By then, we’ll have been a week washing dishes by hand, which is to say Scott will have been a week washing dishes by hand. I’ll scrub toilets more willingly. Clean kitchenware is Scott’s arena even when all our appliances are fully functional. With one down, I’m content to let the plates back up. I have, however, been caught in guilt induced drying fits.

My ancestors with their tin tubs and scrub boards, their calloused hands gnarly and twisted, may roll over in their graves, but I, may it please the court, shall dine on paper.

About jesterqueen:
Jessie Powell is the Jester Queen. She likes to tell you about her dog, her kids, her fiction, and her blog, but not necessarily in that order.

Comments

Me and Laura Ingalls — 6 Comments

  1. Bless you, and I’m sorry, in no particular order. 🙂

    As a thought (probably too late, if the plumber has already been contracted), my sis and I had super luck unclogging a horribly sluggish bathtub drain — pour in one cup of original Dawn dish detergent, let stand 1 hour, then pour in a LOT of hot (nearly, but not quite, boiling) water; we used a couple of large Dutch ovens, each a bit more than half full. Worked!!

    Personally, I’m OCD enough that I refuse to use the dishwasher (for anything more than storing the dish drainer)!! I’m perfectly happy to wash dishes by hand! Hope things are sorted out for you soon.

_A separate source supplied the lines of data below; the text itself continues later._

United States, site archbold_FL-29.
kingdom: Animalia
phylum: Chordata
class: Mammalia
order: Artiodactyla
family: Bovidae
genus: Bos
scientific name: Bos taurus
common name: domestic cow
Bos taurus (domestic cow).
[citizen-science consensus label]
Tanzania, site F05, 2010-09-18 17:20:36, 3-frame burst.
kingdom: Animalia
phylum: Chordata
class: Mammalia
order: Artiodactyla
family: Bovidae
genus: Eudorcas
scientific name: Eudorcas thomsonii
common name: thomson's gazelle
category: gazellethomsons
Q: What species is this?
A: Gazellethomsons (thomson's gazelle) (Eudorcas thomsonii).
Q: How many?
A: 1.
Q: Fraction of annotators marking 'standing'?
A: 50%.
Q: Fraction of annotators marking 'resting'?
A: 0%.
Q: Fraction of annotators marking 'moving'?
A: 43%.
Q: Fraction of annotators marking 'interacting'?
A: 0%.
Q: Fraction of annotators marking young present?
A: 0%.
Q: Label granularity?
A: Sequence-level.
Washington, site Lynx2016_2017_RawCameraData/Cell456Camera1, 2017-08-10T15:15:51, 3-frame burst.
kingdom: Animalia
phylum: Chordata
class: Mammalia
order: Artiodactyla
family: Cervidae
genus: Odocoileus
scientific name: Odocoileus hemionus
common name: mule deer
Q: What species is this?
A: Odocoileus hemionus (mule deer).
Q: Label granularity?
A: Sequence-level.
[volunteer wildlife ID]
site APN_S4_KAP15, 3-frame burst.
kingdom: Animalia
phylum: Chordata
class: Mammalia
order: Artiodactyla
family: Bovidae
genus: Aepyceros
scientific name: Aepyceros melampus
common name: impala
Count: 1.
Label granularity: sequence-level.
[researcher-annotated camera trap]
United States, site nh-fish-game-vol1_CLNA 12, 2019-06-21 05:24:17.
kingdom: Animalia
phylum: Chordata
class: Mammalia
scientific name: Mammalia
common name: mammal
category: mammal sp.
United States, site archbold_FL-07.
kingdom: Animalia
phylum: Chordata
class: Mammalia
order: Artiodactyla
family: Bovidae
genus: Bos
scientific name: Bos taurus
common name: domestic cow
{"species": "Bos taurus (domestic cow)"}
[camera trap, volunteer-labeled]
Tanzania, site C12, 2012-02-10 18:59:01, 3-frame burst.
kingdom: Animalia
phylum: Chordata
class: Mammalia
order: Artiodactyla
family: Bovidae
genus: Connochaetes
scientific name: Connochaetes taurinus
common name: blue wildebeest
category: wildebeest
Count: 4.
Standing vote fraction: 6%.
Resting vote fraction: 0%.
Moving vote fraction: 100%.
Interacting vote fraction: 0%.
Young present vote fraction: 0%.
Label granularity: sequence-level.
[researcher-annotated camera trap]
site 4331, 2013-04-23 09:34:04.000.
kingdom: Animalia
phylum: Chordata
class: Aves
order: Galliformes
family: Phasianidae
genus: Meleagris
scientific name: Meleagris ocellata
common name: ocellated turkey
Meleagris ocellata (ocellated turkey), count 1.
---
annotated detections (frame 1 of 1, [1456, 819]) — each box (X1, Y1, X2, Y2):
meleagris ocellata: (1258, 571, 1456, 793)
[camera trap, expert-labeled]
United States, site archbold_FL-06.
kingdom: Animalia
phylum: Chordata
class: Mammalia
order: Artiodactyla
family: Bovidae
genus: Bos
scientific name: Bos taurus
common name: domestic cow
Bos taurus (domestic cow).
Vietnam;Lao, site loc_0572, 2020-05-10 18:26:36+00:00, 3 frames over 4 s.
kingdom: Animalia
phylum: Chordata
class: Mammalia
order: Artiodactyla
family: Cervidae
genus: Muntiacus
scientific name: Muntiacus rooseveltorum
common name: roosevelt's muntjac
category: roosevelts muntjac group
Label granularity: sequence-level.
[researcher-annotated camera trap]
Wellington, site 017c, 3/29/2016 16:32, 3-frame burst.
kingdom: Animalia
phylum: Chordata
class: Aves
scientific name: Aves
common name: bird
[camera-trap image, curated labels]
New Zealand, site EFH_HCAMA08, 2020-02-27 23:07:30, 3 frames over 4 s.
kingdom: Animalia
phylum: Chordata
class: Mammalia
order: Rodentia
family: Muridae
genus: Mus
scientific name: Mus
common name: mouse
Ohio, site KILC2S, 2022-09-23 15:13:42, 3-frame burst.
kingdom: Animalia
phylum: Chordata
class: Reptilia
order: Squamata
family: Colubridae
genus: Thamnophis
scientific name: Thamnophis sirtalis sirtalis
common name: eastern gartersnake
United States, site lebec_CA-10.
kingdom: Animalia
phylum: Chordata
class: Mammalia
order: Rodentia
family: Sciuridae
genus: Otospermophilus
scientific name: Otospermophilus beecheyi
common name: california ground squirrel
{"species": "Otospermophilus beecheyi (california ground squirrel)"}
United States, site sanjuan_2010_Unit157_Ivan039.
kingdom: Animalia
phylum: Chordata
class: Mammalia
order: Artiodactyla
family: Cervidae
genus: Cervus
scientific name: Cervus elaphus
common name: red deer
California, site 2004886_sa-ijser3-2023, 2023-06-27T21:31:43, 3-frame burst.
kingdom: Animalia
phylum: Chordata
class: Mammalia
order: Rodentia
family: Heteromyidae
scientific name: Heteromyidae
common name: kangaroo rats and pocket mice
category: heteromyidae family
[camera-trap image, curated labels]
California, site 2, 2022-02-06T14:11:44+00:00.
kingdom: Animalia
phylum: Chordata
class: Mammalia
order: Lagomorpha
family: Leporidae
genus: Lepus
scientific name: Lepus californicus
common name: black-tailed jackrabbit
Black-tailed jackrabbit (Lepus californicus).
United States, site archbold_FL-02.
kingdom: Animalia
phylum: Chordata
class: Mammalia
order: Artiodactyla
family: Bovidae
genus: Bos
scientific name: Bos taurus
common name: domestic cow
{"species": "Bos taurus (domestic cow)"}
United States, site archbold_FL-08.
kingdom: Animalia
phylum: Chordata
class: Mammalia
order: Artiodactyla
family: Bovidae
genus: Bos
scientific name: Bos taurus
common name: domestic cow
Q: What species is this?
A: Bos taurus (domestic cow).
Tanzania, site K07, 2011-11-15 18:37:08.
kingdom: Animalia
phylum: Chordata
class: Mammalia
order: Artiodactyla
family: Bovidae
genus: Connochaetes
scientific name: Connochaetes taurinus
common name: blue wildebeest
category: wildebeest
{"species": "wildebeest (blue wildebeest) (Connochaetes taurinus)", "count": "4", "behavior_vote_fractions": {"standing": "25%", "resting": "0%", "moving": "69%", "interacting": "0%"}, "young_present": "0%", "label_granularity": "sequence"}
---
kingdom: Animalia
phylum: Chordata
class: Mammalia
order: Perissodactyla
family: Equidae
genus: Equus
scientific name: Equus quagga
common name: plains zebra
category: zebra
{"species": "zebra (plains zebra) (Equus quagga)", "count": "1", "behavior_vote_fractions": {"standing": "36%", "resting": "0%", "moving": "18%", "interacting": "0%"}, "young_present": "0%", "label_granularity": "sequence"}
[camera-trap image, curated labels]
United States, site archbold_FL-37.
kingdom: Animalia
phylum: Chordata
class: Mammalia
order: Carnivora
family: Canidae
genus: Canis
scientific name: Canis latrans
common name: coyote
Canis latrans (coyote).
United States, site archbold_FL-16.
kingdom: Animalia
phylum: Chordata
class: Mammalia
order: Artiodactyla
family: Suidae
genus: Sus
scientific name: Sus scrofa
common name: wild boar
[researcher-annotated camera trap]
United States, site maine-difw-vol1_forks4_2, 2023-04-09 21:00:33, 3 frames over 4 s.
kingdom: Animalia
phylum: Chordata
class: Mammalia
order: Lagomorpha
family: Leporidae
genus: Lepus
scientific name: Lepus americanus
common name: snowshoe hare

    • Scott thinks we’ve popped a hose underneath the machine. Possibly, there’s just noplace else for the water to go when it clogs while full, so it floods, but we agreed at the outset that if we could identify or see the problem, we’d try to fix it, but if it got to the point where it was both out of sight AND hard to identify (I think it’s the slime factor that nailed us both. Why the hell was it slimy after only just being poured in from the water pipe?), we’d call in the pros.